Compilation with security flags (1)

My current task is about enabling the security flags for the
compilation of a few binaries. We are talking about embedded
software.

I started by reading up a little about these flags, and how they
work. So I'll annotate here a few useful pointers, for future
reference.

The protection mitigates the stack smashing techniques, which I'm
familiar with at conceptual level, and only superficially at
practical level.

1. _FORTIFY_SOURCE
2. x86_64 assembly
3. Various buffer overflow protection techniques
4. The stack goes down
5. Also
6. Updates (edit from a few days later) <- Acquired wisdom.

== 1. _FORTIFY_SOURCE

The first result on duck duck go leads to this article by
red-hat.
https://www.redhat.com/en/blog/enhance-application-security-fortifysource

In a nutshell, the idea is to detect problems arising from the
[mis]use of a few well-known functions. This is done at compile
time when possible (e.g. constant parameters are wrong), and at
runtime otherwise. The runtime check is achieved by means of
special versions of the original call (e.g. memcpy being replaced
with __memcpy_chk).

It is easy to understand how it works, even if the discussion is
about x86_64 while I'm working with ARM architectures. Also, I'm
not very used to assembly since I mostly work with C.

== 2. x86_64 assembly

A useful book on the topic.
https://en.wikibooks.org/wiki/X86_Assembly/

Even if this is not my target platform (I'm on ARM), I
appreciated a few interesting details.

In the "Address operand syntax" syntax there are a few examples
about the operands. Interesting how the Load Effective Address
(LEA) operation is handy to do some math.

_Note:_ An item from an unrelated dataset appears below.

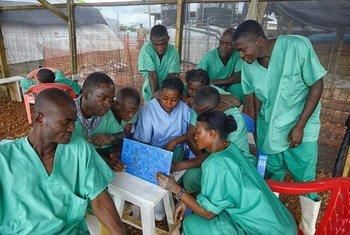 Trabajadores de salud de Sierra Leona durante el brote de ébola. Foto de archivo: OMS/S. Aranda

I had to rehearse the meaning of a few registers: the use of %ebp
as a base address for local variables, and I learned a little
about the segment support, which is disabled in favour of paging
on modern operating systems, but still in use for thread specific
data (see the segment registers FS GS)

What I find hard of assembly is that it is mainly about
conventions, and not working on this stuff often, it is difficult
to keep them in mind.

== 3. Various buffer overflow protection techniques

https://en.wikipedia.org/wiki/Buffer_overflow_protection

== 4. The stack goes down

Reasoning up from the Wikipedia article above, the variables are
positioned by design in a way that fosters stack smashing (with
the beginning of a buffer positioned on an address which is
lesser than than control information and return address => write
beyond boundary overwrites them).

Would it work to have an upwards-growing stack?
https://security.stackexchange.com/questions/44801/smashing-the-stack-if-it-grows-upwards

Short answer: no, it just improves the protection of the
"closest" stack frame, but that's hardly an improvement.

== 5. Also

Keep intermediate object codes with CMake: pass
'--debug-trycompile' when invoking cmake.

== 6. Updates (edit from a few days later)

After studying the matter, and getting some clue on how stack
smashing protection works, I started to experiment on the target
system. The target is a bare-metal build (no operating system)
on a ARM CPU.

We are using Newlib, in which I could find some code implementing
some stack smashing protection. Such code relies on file
descriptors and such, which are not available in our firmware.
So I was expecting -D_FORTIFY_SOURCE to produce some link-time
issues at least, but I did not see anything.

Unsurprisingly, I tried to smash the stack on purpose with no
effect. Then I did a comparison among binaries compiled with and
without the macro: nothing changed at all.

Later (next working day) I gave another try, using
-fstack-protector instead of _FORTIFY_SOURCE. This time I
started to see some linking problem, which meant I was on the
right track.

A quick analysis of the object file (`objdump -t`) showed
that the compiled code was depending on a symbol called
__stack_chk_fail. A disassembly (`objdump -D`) showed how
this is implemented: a canary value and conditional jump
(assembly instruction bl) to __stack_chk_fail.

I used the --wrap linker flag to replace the unsuitable
__stack_chk_fail handler from Newlib with a function called
__wrap___stack_chk_fail, that I implemented.

The handler implementation is simple: print an error message on
the UART and halt the firmware execution.

A little but nice detail is that the error message shows the
content of the lr register. The lr register is set with the
return address by the bl assembly instruction, so by printing it
the handler can tell were, in the object code, the stack smashing
happened.